Stated goal
Print everything from the line containing "Is the relationship" down to the end of the records, copying each line verbatim and nothing else.

Extracted information
* Begin *
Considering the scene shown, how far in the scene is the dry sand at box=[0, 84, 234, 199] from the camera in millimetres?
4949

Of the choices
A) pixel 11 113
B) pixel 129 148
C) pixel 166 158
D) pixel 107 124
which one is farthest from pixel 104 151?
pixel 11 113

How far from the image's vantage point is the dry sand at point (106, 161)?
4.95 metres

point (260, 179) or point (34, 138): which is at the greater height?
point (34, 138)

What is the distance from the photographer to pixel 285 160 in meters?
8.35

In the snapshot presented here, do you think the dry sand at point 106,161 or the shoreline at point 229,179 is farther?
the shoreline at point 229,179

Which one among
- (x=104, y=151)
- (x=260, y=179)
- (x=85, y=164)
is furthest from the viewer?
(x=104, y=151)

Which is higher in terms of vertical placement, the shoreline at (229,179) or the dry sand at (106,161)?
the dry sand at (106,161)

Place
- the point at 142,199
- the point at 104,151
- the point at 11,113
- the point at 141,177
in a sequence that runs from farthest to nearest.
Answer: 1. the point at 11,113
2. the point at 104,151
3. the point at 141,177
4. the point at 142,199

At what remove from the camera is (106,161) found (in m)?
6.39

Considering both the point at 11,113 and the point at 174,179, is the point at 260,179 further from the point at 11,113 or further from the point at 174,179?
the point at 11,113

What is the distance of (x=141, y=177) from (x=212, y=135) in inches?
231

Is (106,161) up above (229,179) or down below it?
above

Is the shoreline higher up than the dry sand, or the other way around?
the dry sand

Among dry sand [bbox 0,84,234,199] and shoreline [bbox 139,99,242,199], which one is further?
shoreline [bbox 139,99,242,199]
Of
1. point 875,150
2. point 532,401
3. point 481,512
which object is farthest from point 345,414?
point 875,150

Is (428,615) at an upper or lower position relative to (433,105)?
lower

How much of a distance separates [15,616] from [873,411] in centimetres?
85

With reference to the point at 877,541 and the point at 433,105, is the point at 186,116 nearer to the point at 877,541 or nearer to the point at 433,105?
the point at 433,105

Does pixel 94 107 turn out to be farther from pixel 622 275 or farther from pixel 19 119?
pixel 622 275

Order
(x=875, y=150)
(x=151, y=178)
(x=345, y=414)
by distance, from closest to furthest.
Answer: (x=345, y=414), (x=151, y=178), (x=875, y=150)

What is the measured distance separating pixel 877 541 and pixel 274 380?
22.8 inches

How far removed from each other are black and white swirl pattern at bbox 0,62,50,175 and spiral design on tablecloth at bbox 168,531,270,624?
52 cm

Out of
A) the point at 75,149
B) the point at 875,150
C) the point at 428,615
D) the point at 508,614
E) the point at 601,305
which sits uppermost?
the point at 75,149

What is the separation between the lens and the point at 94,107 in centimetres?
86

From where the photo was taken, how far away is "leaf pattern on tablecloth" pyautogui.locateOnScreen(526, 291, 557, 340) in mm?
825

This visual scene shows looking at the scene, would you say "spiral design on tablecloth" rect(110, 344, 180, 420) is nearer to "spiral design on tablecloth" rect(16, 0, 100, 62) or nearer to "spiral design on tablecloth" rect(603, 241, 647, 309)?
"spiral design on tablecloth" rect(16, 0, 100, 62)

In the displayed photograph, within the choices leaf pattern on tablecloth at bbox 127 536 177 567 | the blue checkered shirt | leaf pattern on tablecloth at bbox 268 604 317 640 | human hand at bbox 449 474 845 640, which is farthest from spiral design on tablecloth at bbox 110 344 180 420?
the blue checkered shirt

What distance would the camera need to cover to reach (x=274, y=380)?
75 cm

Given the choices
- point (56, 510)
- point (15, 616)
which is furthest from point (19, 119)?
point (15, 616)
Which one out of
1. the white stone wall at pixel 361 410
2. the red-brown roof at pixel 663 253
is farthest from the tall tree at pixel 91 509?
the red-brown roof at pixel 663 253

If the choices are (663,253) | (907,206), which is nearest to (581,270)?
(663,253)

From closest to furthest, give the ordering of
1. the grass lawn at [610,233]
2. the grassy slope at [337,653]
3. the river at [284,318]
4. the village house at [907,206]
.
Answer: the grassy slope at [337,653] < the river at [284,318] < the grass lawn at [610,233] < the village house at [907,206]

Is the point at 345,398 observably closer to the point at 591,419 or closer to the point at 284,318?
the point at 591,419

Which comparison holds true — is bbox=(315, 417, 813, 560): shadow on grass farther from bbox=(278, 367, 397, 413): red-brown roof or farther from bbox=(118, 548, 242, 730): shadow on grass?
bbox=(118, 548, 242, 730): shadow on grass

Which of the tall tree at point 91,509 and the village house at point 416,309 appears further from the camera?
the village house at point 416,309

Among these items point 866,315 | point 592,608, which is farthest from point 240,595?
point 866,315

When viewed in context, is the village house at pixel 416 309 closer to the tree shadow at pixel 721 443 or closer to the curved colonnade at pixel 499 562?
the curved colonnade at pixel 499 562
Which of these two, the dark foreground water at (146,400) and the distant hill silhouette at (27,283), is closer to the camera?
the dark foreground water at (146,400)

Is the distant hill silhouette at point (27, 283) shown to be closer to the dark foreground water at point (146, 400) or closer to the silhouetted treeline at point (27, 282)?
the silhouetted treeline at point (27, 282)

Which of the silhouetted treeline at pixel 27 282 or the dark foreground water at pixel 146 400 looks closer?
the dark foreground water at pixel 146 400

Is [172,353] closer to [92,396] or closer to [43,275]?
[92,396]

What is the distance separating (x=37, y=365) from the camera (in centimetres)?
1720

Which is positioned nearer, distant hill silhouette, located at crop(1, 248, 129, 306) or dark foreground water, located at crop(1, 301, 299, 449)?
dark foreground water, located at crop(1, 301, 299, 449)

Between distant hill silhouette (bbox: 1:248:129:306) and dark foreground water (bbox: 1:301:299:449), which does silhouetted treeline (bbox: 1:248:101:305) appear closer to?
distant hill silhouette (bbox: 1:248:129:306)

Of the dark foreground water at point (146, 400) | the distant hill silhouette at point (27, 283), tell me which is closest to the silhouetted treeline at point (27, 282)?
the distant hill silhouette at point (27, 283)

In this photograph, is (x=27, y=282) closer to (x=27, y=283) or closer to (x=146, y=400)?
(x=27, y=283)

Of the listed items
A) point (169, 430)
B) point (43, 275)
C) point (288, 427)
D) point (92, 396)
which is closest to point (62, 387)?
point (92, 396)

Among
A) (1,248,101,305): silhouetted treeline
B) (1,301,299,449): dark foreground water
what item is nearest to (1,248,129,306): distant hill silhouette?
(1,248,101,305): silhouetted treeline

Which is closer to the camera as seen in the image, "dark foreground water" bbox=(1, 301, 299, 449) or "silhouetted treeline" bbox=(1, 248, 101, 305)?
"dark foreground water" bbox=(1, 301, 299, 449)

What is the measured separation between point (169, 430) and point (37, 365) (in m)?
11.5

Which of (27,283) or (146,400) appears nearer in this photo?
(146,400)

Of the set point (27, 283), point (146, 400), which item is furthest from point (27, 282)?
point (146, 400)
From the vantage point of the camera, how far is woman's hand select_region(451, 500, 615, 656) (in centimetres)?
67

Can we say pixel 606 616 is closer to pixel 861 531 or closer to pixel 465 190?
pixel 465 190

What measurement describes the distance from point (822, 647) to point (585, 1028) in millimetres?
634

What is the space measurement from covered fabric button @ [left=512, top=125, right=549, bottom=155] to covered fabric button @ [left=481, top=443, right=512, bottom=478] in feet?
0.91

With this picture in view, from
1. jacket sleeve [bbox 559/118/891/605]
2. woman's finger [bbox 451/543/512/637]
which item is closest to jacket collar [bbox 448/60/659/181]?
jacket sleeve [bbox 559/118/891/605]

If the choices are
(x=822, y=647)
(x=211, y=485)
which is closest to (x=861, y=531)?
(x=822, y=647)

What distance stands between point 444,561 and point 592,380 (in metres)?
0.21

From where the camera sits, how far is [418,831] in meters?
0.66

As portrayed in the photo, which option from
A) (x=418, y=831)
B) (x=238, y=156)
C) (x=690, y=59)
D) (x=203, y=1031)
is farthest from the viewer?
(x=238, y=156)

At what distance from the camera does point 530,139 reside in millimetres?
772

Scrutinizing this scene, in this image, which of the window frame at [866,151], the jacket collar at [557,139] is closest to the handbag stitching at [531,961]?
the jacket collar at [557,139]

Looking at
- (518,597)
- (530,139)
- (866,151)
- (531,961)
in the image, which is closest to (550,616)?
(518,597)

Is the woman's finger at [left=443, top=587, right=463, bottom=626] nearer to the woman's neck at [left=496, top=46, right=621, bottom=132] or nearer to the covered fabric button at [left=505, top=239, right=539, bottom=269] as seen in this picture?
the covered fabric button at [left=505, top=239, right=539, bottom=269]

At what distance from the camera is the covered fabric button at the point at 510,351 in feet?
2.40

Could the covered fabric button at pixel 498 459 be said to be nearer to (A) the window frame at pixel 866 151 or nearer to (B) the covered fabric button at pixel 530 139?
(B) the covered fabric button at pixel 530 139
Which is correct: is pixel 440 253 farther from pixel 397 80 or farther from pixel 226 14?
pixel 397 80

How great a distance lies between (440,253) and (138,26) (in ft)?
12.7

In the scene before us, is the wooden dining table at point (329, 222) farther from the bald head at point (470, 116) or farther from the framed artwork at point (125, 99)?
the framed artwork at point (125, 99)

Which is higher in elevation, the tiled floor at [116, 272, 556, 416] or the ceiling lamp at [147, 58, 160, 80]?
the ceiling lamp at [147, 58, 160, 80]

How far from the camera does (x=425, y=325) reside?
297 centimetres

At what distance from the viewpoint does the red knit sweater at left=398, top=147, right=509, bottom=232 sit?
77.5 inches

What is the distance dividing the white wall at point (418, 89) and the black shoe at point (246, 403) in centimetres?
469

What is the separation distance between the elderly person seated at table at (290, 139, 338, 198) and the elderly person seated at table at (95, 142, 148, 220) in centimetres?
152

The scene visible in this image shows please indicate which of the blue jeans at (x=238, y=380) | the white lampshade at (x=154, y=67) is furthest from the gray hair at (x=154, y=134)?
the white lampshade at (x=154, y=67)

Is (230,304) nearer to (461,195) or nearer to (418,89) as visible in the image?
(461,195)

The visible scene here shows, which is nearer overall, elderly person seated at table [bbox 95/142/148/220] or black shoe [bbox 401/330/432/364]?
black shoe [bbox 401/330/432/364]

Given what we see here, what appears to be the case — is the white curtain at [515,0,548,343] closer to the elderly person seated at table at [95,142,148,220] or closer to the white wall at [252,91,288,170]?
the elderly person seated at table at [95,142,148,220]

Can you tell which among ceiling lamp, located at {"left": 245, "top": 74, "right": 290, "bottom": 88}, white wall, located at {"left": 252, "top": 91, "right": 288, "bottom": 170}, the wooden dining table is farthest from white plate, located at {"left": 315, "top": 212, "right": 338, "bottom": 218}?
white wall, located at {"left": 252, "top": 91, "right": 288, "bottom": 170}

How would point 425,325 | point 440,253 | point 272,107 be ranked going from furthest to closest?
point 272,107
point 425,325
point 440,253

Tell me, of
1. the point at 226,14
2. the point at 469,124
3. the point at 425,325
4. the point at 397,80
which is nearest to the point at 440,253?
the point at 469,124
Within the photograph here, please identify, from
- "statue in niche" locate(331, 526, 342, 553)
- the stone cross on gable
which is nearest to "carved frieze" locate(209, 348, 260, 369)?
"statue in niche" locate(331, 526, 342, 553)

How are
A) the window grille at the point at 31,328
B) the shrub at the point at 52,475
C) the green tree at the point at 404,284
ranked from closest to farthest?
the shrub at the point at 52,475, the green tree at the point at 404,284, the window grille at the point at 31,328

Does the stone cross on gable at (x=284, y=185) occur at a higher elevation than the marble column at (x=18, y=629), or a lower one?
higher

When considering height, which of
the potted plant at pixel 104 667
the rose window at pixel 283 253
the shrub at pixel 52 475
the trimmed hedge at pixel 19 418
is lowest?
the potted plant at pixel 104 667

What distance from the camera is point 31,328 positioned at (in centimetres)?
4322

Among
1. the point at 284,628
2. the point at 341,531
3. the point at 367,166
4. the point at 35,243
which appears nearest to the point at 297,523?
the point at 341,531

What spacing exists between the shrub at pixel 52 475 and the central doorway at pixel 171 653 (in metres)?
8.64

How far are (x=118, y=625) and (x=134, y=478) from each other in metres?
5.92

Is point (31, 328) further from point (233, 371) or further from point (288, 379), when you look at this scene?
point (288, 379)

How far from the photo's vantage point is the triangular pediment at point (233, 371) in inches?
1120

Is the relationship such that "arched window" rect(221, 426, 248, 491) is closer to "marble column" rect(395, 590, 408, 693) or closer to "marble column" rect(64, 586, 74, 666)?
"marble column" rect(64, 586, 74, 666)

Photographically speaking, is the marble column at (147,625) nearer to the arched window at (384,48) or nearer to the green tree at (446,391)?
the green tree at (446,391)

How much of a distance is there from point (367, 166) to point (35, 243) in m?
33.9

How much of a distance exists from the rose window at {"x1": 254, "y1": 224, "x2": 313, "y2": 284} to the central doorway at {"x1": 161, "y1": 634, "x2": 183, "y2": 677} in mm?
* End *
Exercise answer
Is the relationship such that "arched window" rect(221, 426, 248, 491) is closer to "marble column" rect(395, 590, 408, 693) or closer to "marble column" rect(64, 586, 74, 666)?
"marble column" rect(64, 586, 74, 666)

Photographically speaking, is the marble column at (147,625) nearer to the arched window at (384,48) or nearer to the green tree at (446,391)?
the green tree at (446,391)

How much of a distance is there from point (367, 166) to point (35, 243) in m?
33.9

How much of a distance exists from the rose window at {"x1": 254, "y1": 224, "x2": 313, "y2": 284} to the central doorway at {"x1": 161, "y1": 634, "x2": 183, "y2": 677} in mm?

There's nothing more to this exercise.